New research from neuroimmunologist Geoffroy Laumet reveals that pain doesn't fade equally for everyone after an injury heals. The difference comes down to how immune cells behave in male versus female bodies, and the findings fundamentally reshape our understanding of chronic pain.
Here's the elegant part: we've spent years thinking of the immune system as something that amplifies pain through inflammation. That's true, but incomplete. Laumet's team discovered that specific immune cells—monocytes, the white blood cells that patrol your bloodstream—actively resolve pain by producing a molecule called interleukin-10 (IL-10).
IL-10 doesn't just calm inflammation. It communicates directly with pain-sensing nerve cells and switches them off. Think of it as your body's natural off-switch for pain signals. The problem? That switch doesn't work equally well in everyone.
Comparing data from mice and humans injured in motor vehicle accidents, Laumet's group found that males recovered from pain significantly faster. The reason: their monocytes produced substantially more IL-10 than females' monocytes did.
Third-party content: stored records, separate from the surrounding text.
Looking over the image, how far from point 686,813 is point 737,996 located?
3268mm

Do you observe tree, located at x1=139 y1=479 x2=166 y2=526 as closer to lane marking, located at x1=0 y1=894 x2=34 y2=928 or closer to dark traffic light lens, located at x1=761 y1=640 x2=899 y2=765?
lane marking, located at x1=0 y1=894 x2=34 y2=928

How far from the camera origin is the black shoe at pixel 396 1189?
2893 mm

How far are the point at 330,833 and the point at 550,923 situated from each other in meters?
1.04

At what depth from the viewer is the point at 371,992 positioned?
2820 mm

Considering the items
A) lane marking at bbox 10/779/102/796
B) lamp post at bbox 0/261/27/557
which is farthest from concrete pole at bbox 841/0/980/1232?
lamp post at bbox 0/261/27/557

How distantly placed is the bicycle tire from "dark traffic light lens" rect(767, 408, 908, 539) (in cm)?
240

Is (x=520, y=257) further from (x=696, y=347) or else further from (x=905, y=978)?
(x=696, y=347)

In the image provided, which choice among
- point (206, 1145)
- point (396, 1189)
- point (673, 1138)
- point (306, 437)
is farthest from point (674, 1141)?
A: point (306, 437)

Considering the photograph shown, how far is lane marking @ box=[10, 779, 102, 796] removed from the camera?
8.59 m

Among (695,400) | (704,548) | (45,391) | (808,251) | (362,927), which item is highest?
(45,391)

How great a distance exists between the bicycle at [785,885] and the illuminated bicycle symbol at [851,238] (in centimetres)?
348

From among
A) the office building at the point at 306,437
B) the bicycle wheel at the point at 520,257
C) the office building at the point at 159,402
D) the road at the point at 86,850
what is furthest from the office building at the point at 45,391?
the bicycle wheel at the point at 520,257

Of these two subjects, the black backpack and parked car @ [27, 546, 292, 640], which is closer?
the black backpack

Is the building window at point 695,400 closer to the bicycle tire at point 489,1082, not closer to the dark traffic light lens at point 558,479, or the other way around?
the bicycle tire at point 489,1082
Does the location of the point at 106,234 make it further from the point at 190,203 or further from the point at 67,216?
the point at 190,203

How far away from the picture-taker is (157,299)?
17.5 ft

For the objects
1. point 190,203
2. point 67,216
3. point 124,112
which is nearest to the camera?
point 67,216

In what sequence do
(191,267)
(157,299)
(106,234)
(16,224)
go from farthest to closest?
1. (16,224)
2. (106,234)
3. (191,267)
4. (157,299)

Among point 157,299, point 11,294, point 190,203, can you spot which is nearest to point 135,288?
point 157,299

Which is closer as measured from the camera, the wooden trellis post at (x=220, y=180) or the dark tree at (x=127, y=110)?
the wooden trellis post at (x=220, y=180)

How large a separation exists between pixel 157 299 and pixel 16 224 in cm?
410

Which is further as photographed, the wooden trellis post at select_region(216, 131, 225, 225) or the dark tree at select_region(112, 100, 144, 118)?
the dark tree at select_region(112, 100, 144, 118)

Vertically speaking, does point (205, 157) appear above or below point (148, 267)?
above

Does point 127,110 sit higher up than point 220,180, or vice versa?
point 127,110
In women, this protective pain-resolution response was noticeably weaker.
The breakthrough came when they traced the mechanism to testosterone. Higher testosterone levels in males correlate with increased IL-10 production by monocytes. It's not about pain perception or psychology—it's cellular biology. Men's immune systems are biochemically primed to shut down pain signals faster.
This matters beyond the lab. Chronic pain affects roughly 20% of adults globally, and women are disproportionately represented in those statistics. Conditions like fibromyalgia, migraines, and chronic pelvic pain overwhelmingly affect women, and for decades the medical establishment dismissed these as psychosomatic or exaggerated.
Now we have a mechanistic explanation rooted in immunology, not bias.
The clinical implications are enormous. Instead of simply blocking pain signals with opioids or NSAIDs, future treatments could enhance the body's own pain-suppression systems. Imagine therapies that boost IL-10 production or make monocytes more responsive to pain-resolving signals. You'd be working with the immune system, not against it.
That said, we're still at the why does this happen stage, not the here's the cure stage. Translating these findings into clinical interventions will take years, and there's no guarantee the approach will work as cleanly in humans as it does in mice. Immunology is notoriously difficult to manipulate without unintended consequences.
But for the first time, we have a clear biological pathway explaining why pain lingers longer in women. It's not in their heads. It's in their monocytes.
The universe doesn't care what we believe. Let's find out what's actually true.